**Vorliegender Text:**
______

Schweinebranche: Ein Eber namens Gullinborsti
Die Bedrohung durch ASP, der Aktionsplan Kupierverzicht, mangelnde Zahlungsbereitschaft der Verbraucher – die Schweinebranche schaut mit Sorgen in die Zukunft. Wie steht es aktuell um das Schwein in Deutschland?
Von Bettina Karl
Schweine gelten als Glücksbringer. Viele Menschen stecken ihr Geld in Sparschweine. „Da hast du aber wieder mal Schwein gehabt“, sagt man und meint, dass jemand Glück hatte. Für die alten Germanen soll der Eber sogar heilig gewesen sein. Den Wagen ihres Gottes Freyr zog solch ein männliches Schwein namens Gullinborsti. Dieser Name bedeutet: „Der mit den goldenen Borsten“ – ein Zeichen für Wohlstand und Reichtum, Fruchtbarkeit und Stärke! Denkbar, dass sich Menschen auch deshalb zum Jahreswechsel Glücksschweine aus rosa Marzipan schenken.

______

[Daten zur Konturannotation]
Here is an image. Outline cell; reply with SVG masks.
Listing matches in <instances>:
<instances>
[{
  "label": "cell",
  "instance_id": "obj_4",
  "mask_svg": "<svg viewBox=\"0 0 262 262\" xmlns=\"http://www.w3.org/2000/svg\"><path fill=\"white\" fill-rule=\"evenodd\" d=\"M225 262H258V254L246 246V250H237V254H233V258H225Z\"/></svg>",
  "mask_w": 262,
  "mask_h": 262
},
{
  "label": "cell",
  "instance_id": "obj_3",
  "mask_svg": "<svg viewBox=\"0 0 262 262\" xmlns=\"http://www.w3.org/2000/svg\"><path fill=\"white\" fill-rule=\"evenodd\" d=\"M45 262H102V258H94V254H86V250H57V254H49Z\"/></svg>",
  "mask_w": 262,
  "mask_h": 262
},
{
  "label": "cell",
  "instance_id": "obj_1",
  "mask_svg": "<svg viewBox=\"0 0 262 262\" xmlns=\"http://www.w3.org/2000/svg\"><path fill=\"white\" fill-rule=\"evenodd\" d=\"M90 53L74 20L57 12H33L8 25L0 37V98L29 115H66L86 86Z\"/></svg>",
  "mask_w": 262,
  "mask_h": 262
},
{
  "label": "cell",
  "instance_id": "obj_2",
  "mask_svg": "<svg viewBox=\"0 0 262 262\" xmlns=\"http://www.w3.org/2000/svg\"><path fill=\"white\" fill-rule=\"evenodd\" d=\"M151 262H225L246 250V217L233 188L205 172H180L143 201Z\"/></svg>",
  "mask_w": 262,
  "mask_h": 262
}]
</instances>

______

**Arbeitsschritte:**
[1] Gib aus dem Text zur Schweinebranche den Abschnitt von „Von Bettina Karl“ bis „rosa Marzipan schenken.“ erneut wieder und ersetze darin „Marzipan“ durch „Schokolade“.
[2] Fasse den Absatz des Textes zur Schweinebranche, der mit „Schweine gelten als Glücksbringer“ beginnt, als Stichpunktliste mit seinen wesentlichen Fakten zusammen.

**Ergebnisse:**
[1]
Von Bettina Karl
Schweine gelten als Glücksbringer. Viele Menschen stecken ihr Geld in Sparschweine. „Da hast du aber wieder mal Schwein gehabt“, sagt man und meint, dass jemand Glück hatte. Für die alten Germanen soll der Eber sogar heilig gewesen sein. Den Wagen ihres Gottes Freyr zog solch ein männliches Schwein namens Gullinborsti. Dieser Name bedeutet: „Der mit den goldenen Borsten“ – ein Zeichen für Wohlstand und Reichtum, Fruchtbarkeit und Stärke! Denkbar, dass sich Menschen auch deshalb zum Jahreswechsel Glücksschweine aus rosa Schokolade schenken.

[2]
- Schweine gelten als Glücksbringer, viele Menschen legen ihr Geld in Sparschweine.
- Die Redewendung „Schwein gehabt“ bedeutet, dass jemand Glück hatte.
- Den alten Germanen soll der Eber heilig gewesen sein. Der Eber Gullinborsti zog den Wagen ihres Gottes Freyr.
- Der Name Gullinborsti bedeutet „Der mit den goldenen Borsten“. Er steht für Wohlstand, Reichtum, Fruchtbarkeit und Stärke.
- Denkbar ist, dass man sich deshalb zum Jahreswechsel Glücksschweine aus rosa Marzipan schenkt.